Loin d’enfermer les personnes dans un statut protégé qui ferait l’objet d’une critique surplombante, notre démarche permet de saisir comment les personnes font pour résoudre l’ambivalence engendrée par leur statut spécifique, de faire place à la part de soulagement et de consolation qu’une telle protection apporte, et de mieux caractériser la part de solidarité nécessaire à l’autonomie personnelle. La fécondité de cette démarche se manifeste en outre dans la généralisation possible de certains résultats. L’analyse des différentes dimensions permettant aux personnes protégées de prendre place dans l’action nous permet en effet de dégager trois conditions socio-civiles de l’autonomie personnelle. Les accomplissements de protection montrent qu’une première condition à l’autonomie est que la personne puisse se projeter dans le temps ce qui nécessite de disposer de moyens matériels : l’argent et le pouvoir budgétaire sont les moyens les plus tangibles de se gouverner soi-même. Une seconde condition soulignée par l’examen de la protection de l’autonomie est que la personne puisse s’exposer à l’incertitude du soin apporté par autrui : les besoins de la personne se définissent par le fait qu’elle ne peut les maîtriser par elle-même ; la protection permet une certaine déprise des personnes sur leur propre vie, déprise se décrivant comme une prise de risque permettant ou non au besoin et au désir de la personne de recevoir une réponse adaptée et attentionnée. L’enquête a enfin permis de rendre compte de l’importance de la règle de droit : en inscrivant les actes de la personne dans la règle de droit, la protection assigne d’une part la personne à une certaine place, mais lui offre d’autre part des recours. L’autonomie personnelle apparaît alors comme la manière singulière dont chaque personne s’approprie ces différentes conditions.

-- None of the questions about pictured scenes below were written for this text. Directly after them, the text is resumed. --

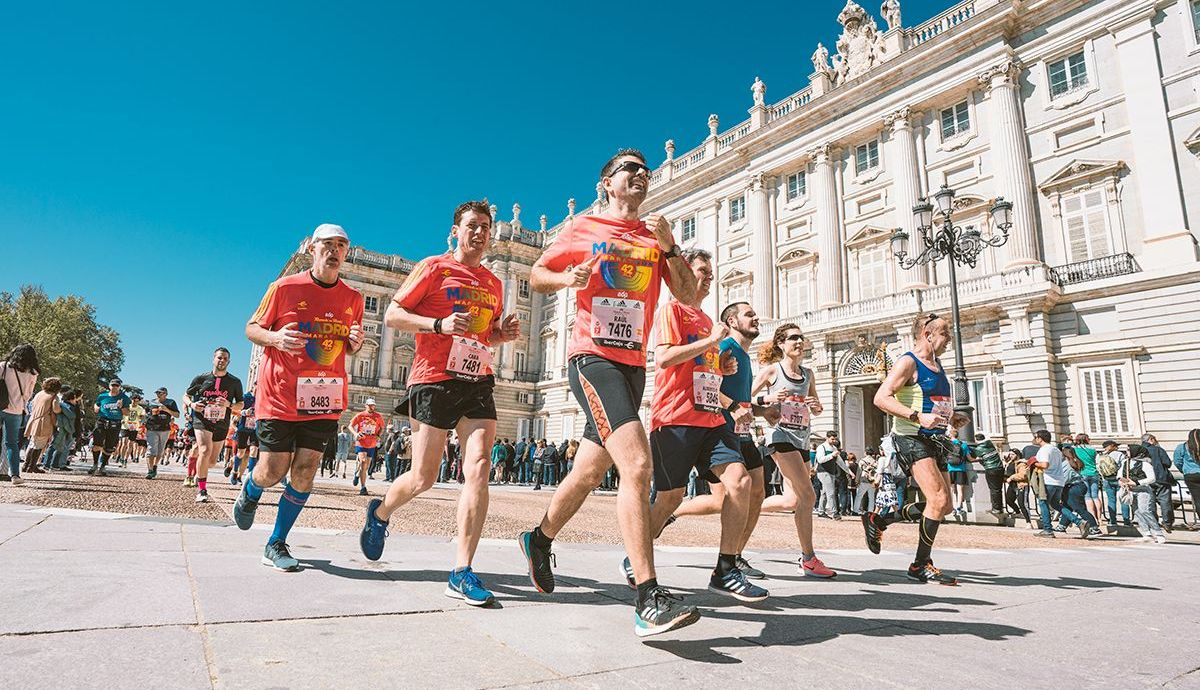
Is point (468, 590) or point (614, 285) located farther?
point (614, 285)

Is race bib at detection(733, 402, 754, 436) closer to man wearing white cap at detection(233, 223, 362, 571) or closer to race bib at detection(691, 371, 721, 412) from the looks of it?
race bib at detection(691, 371, 721, 412)

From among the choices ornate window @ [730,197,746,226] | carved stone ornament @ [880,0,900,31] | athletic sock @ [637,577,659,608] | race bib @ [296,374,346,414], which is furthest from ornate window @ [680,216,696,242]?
athletic sock @ [637,577,659,608]

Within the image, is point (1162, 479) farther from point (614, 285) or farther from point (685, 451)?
point (614, 285)

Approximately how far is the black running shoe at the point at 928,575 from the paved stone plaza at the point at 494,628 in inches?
9.5

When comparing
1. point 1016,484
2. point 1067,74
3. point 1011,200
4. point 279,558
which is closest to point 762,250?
point 1011,200

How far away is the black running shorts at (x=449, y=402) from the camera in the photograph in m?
3.32

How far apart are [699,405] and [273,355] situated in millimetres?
2660

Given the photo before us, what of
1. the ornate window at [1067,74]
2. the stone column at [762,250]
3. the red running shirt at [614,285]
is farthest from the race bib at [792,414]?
the stone column at [762,250]

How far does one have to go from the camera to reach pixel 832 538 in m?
7.97

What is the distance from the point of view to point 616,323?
282 cm

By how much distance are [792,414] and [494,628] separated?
9.97ft

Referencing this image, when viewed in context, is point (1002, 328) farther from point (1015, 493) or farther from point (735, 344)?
point (735, 344)

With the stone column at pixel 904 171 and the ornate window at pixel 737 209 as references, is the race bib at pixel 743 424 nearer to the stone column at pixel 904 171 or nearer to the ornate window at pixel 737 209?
the stone column at pixel 904 171

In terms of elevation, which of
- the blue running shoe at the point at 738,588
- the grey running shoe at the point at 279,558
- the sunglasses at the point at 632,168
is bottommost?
the blue running shoe at the point at 738,588
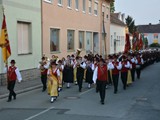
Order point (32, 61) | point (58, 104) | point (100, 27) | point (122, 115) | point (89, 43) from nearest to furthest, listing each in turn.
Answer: point (122, 115) < point (58, 104) < point (32, 61) < point (89, 43) < point (100, 27)

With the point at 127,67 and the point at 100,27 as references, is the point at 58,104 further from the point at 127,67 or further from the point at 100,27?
the point at 100,27

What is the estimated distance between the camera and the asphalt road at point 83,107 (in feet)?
34.4

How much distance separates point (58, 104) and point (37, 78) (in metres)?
10.6

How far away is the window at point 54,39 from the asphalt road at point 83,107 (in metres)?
11.3

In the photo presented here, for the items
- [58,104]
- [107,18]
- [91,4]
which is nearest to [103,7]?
[107,18]

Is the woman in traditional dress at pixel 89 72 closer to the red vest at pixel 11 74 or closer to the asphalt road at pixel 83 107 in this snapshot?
the asphalt road at pixel 83 107

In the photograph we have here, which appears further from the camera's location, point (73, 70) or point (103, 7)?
point (103, 7)

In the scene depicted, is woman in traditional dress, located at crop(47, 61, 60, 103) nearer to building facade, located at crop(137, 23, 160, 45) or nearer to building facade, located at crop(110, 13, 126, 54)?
building facade, located at crop(110, 13, 126, 54)

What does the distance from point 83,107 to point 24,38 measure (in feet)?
37.6

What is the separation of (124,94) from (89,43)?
21827 millimetres

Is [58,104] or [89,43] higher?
[89,43]

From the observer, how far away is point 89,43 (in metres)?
37.5

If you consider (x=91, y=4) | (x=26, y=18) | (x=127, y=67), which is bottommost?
(x=127, y=67)

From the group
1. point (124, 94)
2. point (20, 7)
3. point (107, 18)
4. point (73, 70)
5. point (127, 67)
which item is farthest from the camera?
point (107, 18)
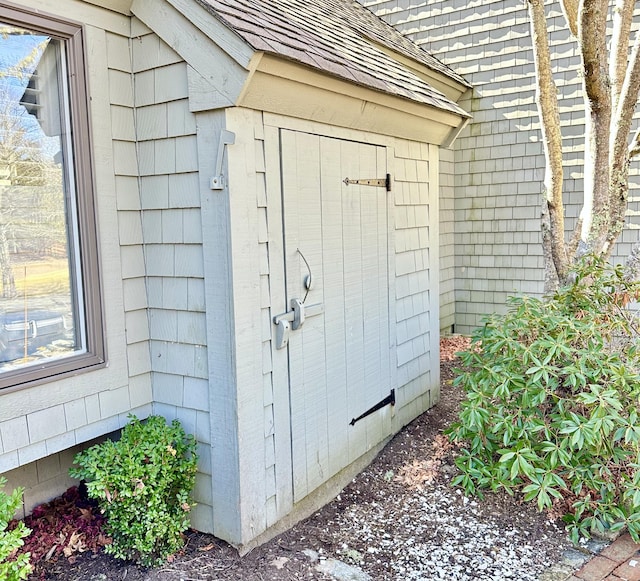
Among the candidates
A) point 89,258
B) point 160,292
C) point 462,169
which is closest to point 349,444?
point 160,292

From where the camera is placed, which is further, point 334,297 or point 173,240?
point 334,297

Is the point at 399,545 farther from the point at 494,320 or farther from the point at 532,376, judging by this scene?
the point at 494,320

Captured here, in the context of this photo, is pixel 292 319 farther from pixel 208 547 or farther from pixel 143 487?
pixel 208 547

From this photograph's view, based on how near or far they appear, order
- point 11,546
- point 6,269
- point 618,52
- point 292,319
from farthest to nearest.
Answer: point 618,52, point 292,319, point 6,269, point 11,546

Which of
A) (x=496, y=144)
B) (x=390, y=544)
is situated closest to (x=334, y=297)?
(x=390, y=544)

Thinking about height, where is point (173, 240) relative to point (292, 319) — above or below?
above

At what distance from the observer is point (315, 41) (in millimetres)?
2967

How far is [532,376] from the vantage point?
9.78 feet

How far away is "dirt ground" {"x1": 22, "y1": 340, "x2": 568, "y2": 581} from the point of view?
239 cm

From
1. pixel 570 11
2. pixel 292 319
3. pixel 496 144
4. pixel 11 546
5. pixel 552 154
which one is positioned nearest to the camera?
pixel 11 546

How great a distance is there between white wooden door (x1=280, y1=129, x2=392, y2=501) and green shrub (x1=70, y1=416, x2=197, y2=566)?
62 centimetres

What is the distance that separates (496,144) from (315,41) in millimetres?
4132

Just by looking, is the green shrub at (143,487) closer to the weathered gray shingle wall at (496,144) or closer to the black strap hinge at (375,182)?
the black strap hinge at (375,182)

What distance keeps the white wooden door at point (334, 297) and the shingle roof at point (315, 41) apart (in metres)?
0.37
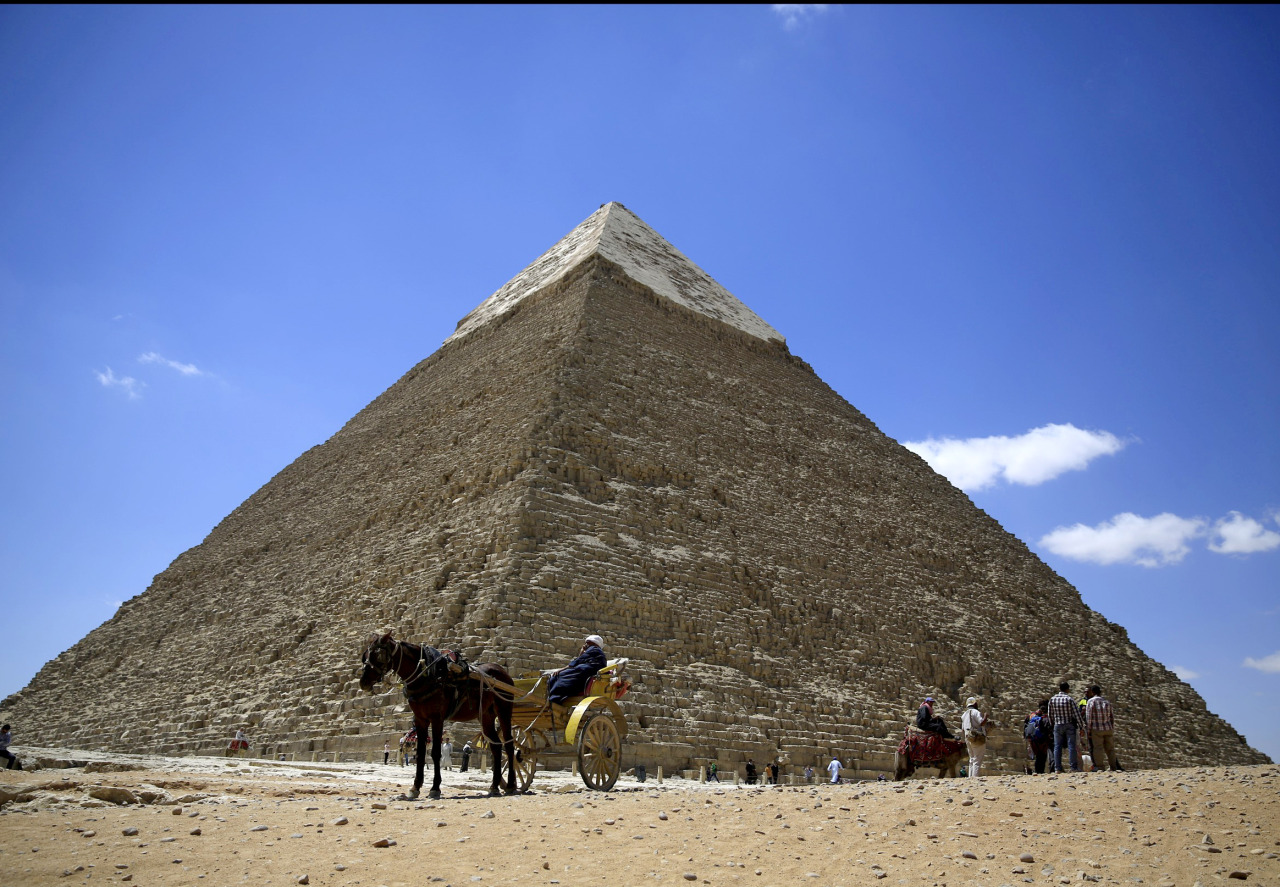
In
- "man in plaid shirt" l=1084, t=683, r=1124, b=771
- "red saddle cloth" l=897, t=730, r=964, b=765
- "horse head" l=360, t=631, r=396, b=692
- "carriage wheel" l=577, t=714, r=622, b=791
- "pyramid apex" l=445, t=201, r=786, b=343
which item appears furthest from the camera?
"pyramid apex" l=445, t=201, r=786, b=343

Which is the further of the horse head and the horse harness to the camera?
Answer: the horse harness

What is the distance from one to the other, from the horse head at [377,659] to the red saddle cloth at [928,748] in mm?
4719

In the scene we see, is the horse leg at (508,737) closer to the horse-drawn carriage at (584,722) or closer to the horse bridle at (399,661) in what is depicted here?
the horse-drawn carriage at (584,722)

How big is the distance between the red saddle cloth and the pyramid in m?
3.42

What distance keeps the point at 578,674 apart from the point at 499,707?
0.66 metres

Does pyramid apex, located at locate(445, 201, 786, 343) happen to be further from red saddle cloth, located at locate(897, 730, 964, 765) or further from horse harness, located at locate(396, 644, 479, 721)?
horse harness, located at locate(396, 644, 479, 721)

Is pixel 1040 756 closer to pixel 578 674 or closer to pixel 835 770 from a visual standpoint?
pixel 835 770

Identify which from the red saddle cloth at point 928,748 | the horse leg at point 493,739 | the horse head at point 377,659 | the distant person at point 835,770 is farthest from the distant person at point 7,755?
the distant person at point 835,770

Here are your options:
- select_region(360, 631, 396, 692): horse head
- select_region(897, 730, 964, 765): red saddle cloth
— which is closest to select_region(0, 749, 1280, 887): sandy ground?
select_region(360, 631, 396, 692): horse head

L’analyse de ces conditions socio-civiles de l’autonomie personnelle permet de revisiter l’histoire des politiques relatives à la prise en charge de la vulnérabilité (psychiatrie, protection sociale, action sociale, handicap), et invitent à défendre l’hypothèse d’une approche socio-civile de la capacité dans l’analyse des politiques publiques actuelles. Plus largement, la formulation de ces conditions socio-civiles de l’autonomie personnelle participe aux réflexions portant aussi bien sur les théories de la justice que sur les questionnements moraux relatifs à la définition d’une personne humaine.